Prezydent Francji Francois Hollande w towarzystwie francuskiego ambasadora i polskich ministrów otworzył w środę w galerii Kordegarda w Warszawie wystawę "Solidarite France Pologne" poświęconą francuskiemu wsparciu dla ruchu Solidarności.
Być tu, to z jednej strony podkreślenie wagi wydarzenia historycznego, a z drugiej pokazanie solidarności Francji, w innym momencie i innym kontekście. Francja jest zawsze obok Polski - powiedział dziennikarzom Hollande. Jak podkreślił, wystawa opowiada o zmianach ważnych dla Polski, Europy, dla świata.
Hollande zwiedził wystawę wraz z ministrem kultury Bogdanem Zdrojewskim, prezydenckim ministrem Maciejem Klimczakiem i ambasadorem Francji w Polsce Pierrem Buhlerem. Buhler jest autorem właśnie wznowionej książki "Anatomia oszustwa. Polska w czasach komunizmu".

◆ Dostarczony materiał ◆
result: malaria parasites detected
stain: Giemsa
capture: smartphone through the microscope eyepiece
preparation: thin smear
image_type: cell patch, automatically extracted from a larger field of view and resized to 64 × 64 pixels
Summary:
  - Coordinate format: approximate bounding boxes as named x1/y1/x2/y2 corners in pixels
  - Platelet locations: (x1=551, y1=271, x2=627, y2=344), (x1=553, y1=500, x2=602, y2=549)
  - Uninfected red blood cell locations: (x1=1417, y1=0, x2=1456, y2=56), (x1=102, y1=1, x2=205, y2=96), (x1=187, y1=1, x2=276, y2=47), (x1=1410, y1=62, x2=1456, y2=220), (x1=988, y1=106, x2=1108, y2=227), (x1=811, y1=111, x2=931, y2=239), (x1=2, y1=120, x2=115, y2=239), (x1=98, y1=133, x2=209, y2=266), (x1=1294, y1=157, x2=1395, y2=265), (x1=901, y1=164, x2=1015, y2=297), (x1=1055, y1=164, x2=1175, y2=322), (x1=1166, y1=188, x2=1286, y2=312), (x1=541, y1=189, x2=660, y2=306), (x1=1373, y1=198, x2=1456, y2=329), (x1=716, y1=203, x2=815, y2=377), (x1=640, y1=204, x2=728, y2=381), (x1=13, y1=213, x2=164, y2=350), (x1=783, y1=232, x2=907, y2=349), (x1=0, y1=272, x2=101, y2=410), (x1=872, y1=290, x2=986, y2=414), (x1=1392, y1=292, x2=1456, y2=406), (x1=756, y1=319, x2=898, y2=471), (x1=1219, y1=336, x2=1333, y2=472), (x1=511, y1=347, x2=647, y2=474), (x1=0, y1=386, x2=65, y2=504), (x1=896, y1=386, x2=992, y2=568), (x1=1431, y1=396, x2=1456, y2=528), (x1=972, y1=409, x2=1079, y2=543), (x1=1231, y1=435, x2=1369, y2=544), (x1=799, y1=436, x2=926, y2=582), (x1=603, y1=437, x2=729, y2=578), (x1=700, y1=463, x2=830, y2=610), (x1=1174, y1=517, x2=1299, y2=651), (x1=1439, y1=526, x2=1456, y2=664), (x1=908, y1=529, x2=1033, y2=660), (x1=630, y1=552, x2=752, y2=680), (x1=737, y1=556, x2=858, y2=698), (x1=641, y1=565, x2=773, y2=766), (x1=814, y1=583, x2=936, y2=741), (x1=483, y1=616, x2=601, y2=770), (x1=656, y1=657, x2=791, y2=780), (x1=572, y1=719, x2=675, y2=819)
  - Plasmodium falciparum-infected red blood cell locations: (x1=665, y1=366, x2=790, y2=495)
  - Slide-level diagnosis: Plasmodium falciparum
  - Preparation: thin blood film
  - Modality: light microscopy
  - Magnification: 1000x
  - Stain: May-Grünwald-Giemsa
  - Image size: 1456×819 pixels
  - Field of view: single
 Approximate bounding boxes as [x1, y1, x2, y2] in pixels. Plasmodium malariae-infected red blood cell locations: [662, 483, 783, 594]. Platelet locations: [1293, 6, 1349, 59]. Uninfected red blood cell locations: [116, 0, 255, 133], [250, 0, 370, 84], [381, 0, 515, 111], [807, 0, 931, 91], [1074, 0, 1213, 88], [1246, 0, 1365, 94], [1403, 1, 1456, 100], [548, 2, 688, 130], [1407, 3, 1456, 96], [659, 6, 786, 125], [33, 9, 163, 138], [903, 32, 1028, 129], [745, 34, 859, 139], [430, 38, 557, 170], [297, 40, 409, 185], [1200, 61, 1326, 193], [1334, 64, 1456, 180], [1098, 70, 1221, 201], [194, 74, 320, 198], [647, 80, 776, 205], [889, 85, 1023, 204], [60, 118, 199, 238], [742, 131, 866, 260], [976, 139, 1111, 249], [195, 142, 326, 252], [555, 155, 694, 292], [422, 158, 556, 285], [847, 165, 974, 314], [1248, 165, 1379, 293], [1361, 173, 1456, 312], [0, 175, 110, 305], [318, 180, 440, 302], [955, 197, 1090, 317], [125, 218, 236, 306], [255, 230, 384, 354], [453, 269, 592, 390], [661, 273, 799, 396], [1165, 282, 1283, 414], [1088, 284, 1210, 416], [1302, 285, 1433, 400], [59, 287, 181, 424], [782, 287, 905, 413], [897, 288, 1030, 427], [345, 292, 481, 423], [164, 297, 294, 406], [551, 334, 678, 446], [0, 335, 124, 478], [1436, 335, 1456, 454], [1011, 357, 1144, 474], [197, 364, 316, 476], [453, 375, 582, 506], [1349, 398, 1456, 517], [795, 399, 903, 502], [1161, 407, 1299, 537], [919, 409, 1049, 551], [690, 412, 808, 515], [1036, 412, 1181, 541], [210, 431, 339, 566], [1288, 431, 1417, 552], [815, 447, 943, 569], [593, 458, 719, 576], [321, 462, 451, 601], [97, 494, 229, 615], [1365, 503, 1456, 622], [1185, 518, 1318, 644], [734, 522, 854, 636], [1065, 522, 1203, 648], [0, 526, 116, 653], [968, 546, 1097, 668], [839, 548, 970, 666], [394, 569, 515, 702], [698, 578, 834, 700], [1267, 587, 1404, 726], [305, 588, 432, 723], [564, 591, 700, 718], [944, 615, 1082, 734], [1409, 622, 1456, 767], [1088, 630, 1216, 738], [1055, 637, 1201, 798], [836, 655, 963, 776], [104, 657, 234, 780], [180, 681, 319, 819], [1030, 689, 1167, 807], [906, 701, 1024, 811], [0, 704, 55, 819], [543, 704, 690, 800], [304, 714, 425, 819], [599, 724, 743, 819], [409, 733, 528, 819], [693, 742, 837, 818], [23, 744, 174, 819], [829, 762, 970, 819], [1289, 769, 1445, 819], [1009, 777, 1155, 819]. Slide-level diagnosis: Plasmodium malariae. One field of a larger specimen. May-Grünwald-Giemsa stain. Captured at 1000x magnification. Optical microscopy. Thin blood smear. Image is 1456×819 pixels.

◆ Treść zadania ◆
Proszę przepisać w całości fragment strony o wystawie w galerii Kordegarda, wiernie i bez żadnych zmian.

◆ Odpowiedź pisemna ◆
Prezydent Francji Francois Hollande w towarzystwie francuskiego ambasadora i polskich ministrów otworzył w środę w galerii Kordegarda w Warszawie wystawę "Solidarite France Pologne" poświęconą francuskiemu wsparciu dla ruchu Solidarności.
Być tu, to z jednej strony podkreślenie wagi wydarzenia historycznego, a z drugiej pokazanie solidarności Francji, w innym momencie i innym kontekście. Francja jest zawsze obok Polski - powiedział dziennikarzom Hollande. Jak podkreślił, wystawa opowiada o zmianach ważnych dla Polski, Europy, dla świata.
Hollande zwiedził wystawę wraz z ministrem kultury Bogdanem Zdrojewskim, prezydenckim ministrem Maciejem Klimczakiem i ambasadorem Francji w Polsce Pierrem Buhlerem. Buhler jest autorem właśnie wznowionej książki "Anatomia oszustwa. Polska w czasach komunizmu".